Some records
=-=-=

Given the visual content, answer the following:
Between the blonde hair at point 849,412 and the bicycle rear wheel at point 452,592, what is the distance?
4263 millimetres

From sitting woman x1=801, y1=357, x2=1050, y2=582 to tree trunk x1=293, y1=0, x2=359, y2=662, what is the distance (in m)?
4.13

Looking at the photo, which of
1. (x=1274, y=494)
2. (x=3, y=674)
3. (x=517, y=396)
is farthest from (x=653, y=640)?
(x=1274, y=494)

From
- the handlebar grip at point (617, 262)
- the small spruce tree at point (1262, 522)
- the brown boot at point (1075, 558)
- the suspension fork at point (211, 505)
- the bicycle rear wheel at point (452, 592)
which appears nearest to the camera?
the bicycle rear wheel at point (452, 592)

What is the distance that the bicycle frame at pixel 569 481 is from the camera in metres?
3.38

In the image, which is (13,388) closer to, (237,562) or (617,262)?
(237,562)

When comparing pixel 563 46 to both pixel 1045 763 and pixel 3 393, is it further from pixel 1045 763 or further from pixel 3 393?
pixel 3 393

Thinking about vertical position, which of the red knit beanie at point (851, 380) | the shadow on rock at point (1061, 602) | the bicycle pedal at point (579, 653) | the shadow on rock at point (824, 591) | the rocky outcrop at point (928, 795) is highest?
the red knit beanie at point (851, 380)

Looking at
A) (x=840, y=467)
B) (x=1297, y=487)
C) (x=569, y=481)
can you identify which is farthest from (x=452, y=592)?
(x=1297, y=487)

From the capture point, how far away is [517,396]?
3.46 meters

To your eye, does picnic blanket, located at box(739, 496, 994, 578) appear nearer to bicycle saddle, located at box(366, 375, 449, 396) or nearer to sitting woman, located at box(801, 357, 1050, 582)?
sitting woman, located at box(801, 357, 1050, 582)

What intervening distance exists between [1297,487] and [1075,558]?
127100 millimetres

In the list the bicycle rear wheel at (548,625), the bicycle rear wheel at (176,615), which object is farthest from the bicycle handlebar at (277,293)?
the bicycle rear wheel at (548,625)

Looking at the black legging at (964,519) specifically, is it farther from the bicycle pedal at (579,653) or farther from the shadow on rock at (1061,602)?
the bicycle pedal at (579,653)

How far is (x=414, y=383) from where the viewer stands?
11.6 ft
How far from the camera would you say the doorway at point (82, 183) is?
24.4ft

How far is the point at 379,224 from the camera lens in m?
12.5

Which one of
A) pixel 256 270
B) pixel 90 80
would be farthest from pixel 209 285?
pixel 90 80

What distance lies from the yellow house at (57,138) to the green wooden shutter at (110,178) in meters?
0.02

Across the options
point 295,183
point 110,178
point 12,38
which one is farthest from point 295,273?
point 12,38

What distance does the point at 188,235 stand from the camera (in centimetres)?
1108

=-=-=

Lay out the lines from the start of the items through the line containing "4263 millimetres", both ends included, as a Markdown table with the columns Row and Line. Number each line in Row and leave out any blank lines.

| Row | Line |
|---|---|
| 1 | Given the visual content, answer the following: |
| 2 | Between the blonde hair at point 849,412 and the bicycle rear wheel at point 452,592, what is the distance? |
| 3 | 4263 millimetres |